Total minimum lease payments

 

$

4,765

 

 

Clinical Trials. The Company has engaged CRO consultants to assist with the administration of its ongoing clinical trials. The Company has executed separate contracts with two CROs for services rendered in connection with the TRANSCEND pivotal clinical trial for the SurVeil DCB, including pass-through expenses paid by the CROs, of up to $26 million in the aggregate. As of September 30, 2019, an estimated $11.8 million remains to be paid on these contracts, which may vary depending on actual pass-through expenses incurred to execute the trial. The Company estimates that the total cost of the TRANSCEND clinical trial will be in the range of $35 million to $40 million from inception to completion. In the event the Company were to terminate any trial, it may incur certain financial penalties which would become payable to the CRO for costs to wind down the terminated trial.

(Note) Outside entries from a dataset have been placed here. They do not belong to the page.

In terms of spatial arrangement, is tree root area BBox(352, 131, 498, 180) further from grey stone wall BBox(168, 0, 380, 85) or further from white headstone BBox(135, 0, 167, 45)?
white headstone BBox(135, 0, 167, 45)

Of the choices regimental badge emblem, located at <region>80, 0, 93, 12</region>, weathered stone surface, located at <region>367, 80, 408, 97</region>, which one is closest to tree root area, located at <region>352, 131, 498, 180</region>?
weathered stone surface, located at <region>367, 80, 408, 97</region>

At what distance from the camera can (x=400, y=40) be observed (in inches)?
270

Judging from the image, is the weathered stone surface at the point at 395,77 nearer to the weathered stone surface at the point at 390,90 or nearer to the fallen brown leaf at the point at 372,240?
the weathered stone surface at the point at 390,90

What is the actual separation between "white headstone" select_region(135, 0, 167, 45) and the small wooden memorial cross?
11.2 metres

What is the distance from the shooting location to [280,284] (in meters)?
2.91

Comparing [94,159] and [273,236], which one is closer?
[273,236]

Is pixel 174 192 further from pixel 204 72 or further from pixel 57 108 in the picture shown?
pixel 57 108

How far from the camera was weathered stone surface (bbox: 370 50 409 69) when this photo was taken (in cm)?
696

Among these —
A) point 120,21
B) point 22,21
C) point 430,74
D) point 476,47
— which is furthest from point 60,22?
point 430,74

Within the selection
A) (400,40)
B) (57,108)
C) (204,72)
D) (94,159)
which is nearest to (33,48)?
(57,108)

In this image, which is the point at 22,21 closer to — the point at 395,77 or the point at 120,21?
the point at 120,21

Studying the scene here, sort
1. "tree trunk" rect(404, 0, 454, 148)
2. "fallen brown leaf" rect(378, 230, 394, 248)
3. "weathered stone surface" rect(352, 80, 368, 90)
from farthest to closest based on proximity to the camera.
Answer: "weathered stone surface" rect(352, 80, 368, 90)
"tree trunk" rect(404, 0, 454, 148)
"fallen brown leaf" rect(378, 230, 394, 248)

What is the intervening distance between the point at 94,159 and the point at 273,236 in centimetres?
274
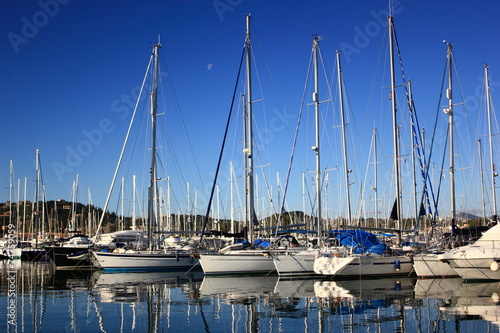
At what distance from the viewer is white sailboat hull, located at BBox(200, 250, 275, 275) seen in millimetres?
31547

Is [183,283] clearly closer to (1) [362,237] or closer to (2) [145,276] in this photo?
(2) [145,276]

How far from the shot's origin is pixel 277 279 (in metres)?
30.2

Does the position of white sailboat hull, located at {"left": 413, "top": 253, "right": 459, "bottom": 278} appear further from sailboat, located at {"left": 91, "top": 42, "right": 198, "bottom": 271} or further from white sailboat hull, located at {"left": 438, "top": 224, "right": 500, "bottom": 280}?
sailboat, located at {"left": 91, "top": 42, "right": 198, "bottom": 271}

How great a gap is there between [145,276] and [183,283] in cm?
544

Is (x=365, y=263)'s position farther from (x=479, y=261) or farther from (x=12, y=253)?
(x=12, y=253)

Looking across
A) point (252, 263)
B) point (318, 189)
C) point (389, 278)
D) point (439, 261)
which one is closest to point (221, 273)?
point (252, 263)

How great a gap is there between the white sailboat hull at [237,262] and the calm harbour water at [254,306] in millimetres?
2299

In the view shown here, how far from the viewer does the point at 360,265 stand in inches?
1158

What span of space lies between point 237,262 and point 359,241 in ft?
25.3

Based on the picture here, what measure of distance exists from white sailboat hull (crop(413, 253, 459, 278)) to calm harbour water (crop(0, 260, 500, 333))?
0.75m

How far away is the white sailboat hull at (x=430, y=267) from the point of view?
29.0 meters

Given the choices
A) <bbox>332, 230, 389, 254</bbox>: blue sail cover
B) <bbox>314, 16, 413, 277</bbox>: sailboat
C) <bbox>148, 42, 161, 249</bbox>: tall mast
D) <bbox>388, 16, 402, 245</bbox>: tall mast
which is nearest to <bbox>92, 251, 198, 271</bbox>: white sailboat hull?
<bbox>148, 42, 161, 249</bbox>: tall mast

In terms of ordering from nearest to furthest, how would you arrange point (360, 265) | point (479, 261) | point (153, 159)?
point (479, 261)
point (360, 265)
point (153, 159)

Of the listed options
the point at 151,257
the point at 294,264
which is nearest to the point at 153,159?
the point at 151,257
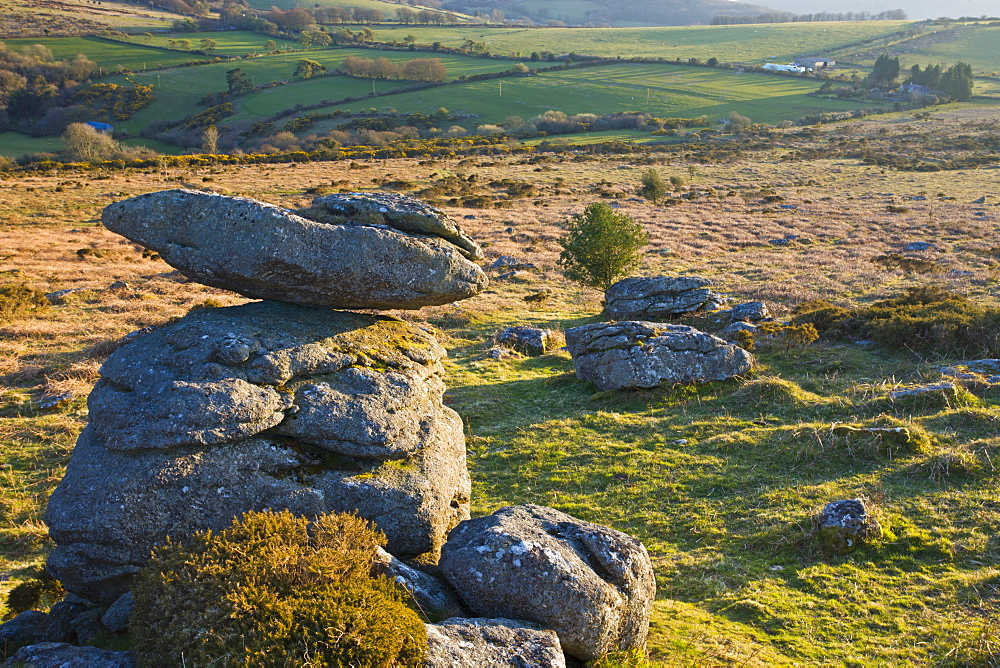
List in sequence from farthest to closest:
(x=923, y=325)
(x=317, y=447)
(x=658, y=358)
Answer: (x=923, y=325)
(x=658, y=358)
(x=317, y=447)

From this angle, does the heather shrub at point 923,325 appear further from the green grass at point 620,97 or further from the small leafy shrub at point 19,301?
the green grass at point 620,97

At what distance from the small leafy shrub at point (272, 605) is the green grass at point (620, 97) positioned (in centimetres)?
13287

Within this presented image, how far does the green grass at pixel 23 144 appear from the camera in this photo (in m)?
95.7

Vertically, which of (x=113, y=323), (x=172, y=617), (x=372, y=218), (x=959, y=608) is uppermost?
(x=372, y=218)

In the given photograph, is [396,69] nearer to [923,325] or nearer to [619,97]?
[619,97]

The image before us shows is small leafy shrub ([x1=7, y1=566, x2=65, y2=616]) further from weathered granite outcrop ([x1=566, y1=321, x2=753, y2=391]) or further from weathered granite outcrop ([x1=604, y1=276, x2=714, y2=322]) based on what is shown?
weathered granite outcrop ([x1=604, y1=276, x2=714, y2=322])

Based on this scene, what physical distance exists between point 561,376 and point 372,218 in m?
9.80

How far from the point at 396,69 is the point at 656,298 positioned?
15788 centimetres

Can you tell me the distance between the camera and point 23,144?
Answer: 10375 centimetres

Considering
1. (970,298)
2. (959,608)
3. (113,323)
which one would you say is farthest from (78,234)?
(970,298)

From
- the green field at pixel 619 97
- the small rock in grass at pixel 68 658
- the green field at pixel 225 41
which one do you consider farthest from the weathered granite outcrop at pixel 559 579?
the green field at pixel 225 41

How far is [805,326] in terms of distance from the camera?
22.4m

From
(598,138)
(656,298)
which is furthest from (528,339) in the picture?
(598,138)

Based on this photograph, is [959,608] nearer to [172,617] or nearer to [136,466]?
[172,617]
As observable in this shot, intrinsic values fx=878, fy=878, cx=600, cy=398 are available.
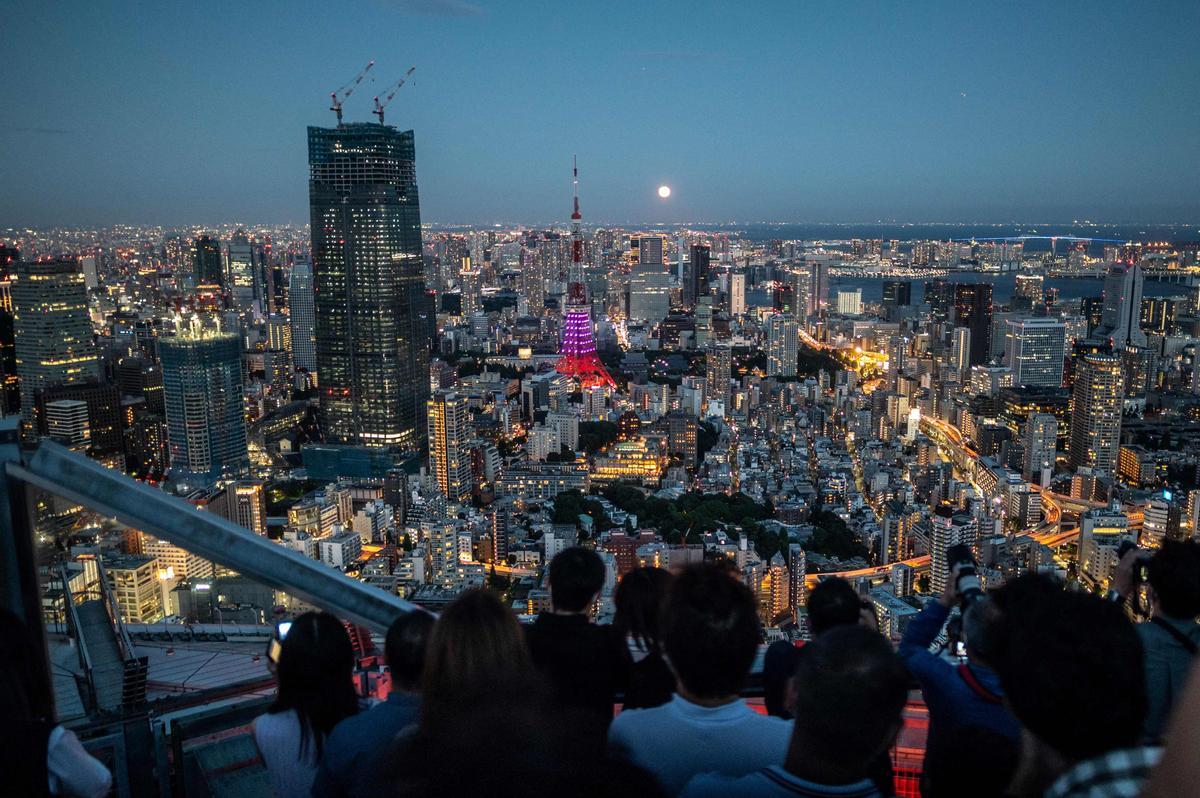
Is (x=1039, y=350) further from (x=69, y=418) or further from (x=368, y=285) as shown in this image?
(x=69, y=418)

Asset Acquisitions. In July 2019, the Company acquired certain intellectual property assets supporting ongoing development of the Company’s medical device pipeline. As a result of this acquisition, the Company made an upfront, nonrefundable payment of $0.8 million. In addition, the Company is obligated to pay up to $1.3 million of additional consideration upon achievement of certain strategic milestones within a contingency period ending in 2022, of which $0.2 million is guaranteed to be paid by December 2020. In the fourth quarter of fiscal 2019, the Company recorded a charge totaling $0.9 million related to this acquisition in acquired in-process research and development expense on the consolidated statement of operations for the year ended September 30, 2019.

In May 2018, the Company entered into an asset purchase agreement with Embolitech, LLC (“Embolitech”) to acquire certain intellectual property assets. As part of the Embolitech Transaction, the Company paid the sellers $5.0 million in fiscal 2018. Additionally, the Company is obligated to pay $3.5 million in several installments beginning January 2020 and ending December 2023. These payments may be accelerated upon the occurrence of certain sales and regulatory milestones. An additional $2.0 million payment is contingent upon the achievement of certain regulatory milestones within a contingency period ending in 2033. The present value of the probable payments totaling $7.9 million was recorded in acquired in-process research and development expense on the consolidated statement of operations for the year ended September 30, 2018.

As of September 30, 2019, $1.0 million and $2.1 million is included in other accrued liabilities and other long-term liabilities, respectively, on the consolidated balance sheets related to the guaranteed installment payments for these asset acquisitions.